Что нужно сделать
1. Ответьте по отрывку о российской культуре:
(а) Что, согласно отрывку, сшивает российскую армию и русские книги?
(б) Каким названием, по мысли автора, можно было бы назвать период молчания?
(в) Какой образ, по словам отрывка, российская культура веками формировала в разных своих проявлениях?
2. Выведите без изменений фрагмент отрывка о российской культуре, который начинается словами «То, с каким» и заканчивается словами «подобную базовую саморефлексию.».
3. Что, согласно отрывку о российской культуре, россияне могли бы сделать после войны? Перечислите все названные действия.

Нормализация аморальности через отказ от ответственности – это то, что сшивает рОссийскую армию и рУсские книги. Некоторые журналистки, которых уже принято называть тупыми рыжими п*здами, продолжают делать вид, что они этого не понимают. Штош. Подобные журналистки – ещё одно доказательство того, что российская культура – как социальная, так и художественных произведений – токсична. Она разрушает, а не созидает, и именно поэтому должна быть задвинута подальше – домой.
4. Последнее. И самое главное.
То, с каким бескультурьем россияне отказываются замолчать о роскультуре хотя бы на время войны, рождённой их обществом, – наилучшее доказательство нищеты российской культуры. Они всем скопом не в состоянии понять одну простую вещь: дружно заткнуться сейчас – уступить место – покинуть все мировые площадки на время войны – именно это было бы показателем высоты их культурной мысли. Показателем класса. Помните молчание художников мира после Второй Мировой войны? Перерождение практик? Я приблизительно об этом. Именно убогость культуры не позволяет россиянам этого понять. Затем – после войны – они могли бы написать уйму трудов об этом коллективном жесте. Получить награды и премии. Снискать уважение даже представителей украинской культуры. Назвать этот период Великим Молчанием. Но судя по всему, российская культура слишком мелкая, чтобы вместить в себя даже подобную базовую саморефлексию.
Подведём итог.
Российская культура в разных ее проявлениях веками формировала образ отсутствия прав как права на отсутствие морали.
Именно в их культуре люди формируются на кодах, где индивидуум ничего не решает и именно поэтому волен творить что хочет.

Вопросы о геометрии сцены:

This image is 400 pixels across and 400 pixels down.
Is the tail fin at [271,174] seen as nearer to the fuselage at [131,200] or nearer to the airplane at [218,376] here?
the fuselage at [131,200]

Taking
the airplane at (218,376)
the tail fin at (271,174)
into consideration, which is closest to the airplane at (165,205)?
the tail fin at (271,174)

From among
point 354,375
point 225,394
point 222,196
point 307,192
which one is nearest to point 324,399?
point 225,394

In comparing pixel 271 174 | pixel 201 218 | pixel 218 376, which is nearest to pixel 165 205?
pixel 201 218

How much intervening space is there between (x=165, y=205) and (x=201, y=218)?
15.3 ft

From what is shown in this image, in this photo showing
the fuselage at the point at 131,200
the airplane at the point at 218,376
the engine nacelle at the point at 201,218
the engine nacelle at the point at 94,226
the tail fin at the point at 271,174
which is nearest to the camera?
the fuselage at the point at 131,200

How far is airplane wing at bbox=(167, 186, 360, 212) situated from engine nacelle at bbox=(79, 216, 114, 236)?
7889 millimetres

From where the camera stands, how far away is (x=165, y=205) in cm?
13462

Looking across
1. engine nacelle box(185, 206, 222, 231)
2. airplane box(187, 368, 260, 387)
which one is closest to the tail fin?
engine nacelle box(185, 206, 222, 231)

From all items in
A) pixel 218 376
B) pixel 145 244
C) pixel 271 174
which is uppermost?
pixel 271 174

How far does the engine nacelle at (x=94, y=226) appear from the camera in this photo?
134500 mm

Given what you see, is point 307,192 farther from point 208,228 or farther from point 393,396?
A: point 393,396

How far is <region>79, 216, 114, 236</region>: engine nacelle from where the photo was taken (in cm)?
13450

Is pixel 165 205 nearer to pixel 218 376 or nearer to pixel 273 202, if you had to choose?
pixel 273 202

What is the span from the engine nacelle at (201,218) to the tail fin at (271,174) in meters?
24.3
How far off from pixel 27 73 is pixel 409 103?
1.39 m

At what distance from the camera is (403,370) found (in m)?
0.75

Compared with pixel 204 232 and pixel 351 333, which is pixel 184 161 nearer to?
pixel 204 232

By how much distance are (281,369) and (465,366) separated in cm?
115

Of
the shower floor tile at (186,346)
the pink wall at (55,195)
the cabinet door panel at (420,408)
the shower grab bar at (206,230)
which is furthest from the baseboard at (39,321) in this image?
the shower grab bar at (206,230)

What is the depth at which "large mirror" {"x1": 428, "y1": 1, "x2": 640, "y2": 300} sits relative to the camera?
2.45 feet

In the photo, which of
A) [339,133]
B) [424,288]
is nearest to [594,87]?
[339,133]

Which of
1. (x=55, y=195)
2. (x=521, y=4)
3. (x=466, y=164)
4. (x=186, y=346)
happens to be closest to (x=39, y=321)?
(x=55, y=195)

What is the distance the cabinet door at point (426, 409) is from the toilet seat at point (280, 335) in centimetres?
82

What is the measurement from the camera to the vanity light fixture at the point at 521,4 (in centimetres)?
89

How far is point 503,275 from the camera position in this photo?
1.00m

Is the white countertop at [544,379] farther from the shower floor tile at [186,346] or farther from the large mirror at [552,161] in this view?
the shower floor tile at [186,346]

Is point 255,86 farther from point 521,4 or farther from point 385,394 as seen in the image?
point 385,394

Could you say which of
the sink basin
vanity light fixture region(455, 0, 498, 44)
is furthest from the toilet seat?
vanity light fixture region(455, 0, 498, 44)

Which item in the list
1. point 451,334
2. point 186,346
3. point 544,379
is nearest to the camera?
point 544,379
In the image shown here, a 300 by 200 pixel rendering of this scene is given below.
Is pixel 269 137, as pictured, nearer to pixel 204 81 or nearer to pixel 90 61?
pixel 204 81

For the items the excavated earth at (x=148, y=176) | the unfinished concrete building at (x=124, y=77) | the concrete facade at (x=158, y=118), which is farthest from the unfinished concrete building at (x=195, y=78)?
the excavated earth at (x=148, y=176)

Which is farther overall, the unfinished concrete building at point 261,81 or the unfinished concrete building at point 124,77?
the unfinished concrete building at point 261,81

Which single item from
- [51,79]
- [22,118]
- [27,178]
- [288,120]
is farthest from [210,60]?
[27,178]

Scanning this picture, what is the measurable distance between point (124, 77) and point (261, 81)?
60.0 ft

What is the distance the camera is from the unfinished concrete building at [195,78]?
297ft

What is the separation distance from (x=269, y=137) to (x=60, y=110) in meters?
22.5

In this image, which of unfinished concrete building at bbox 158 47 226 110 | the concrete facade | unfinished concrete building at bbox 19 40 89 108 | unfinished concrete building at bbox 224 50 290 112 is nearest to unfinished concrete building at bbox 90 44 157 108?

Ответы по заданиям
1.
(а) Нормализация аморальности через отказ от ответственности.
(б) Великое Молчание.
(в) Образ отсутствия прав как права на отсутствие морали.

2.
То, с каким бескультурьем россияне отказываются замолчать о роскультуре хотя бы на время войны, рождённой их обществом, – наилучшее доказательство нищеты российской культуры. Они всем скопом не в состоянии понять одну простую вещь: дружно заткнуться сейчас – уступить место – покинуть все мировые площадки на время войны – именно это было бы показателем высоты их культурной мысли. Показателем класса. Помните молчание художников мира после Второй Мировой войны? Перерождение практик? Я приблизительно об этом. Именно убогость культуры не позволяет россиянам этого понять. Затем – после войны – они могли бы написать уйму трудов об этом коллективном жесте. Получить награды и премии. Снискать уважение даже представителей украинской культуры. Назвать этот период Великим Молчанием. Но судя по всему, российская культура слишком мелкая, чтобы вместить в себя даже подобную базовую саморефлексию.

3.
- Написать уйму трудов об этом коллективном жесте.
- Получить награды и премии.
- Снискать уважение даже представителей украинской культуры.
- Назвать этот период Великим Молчанием.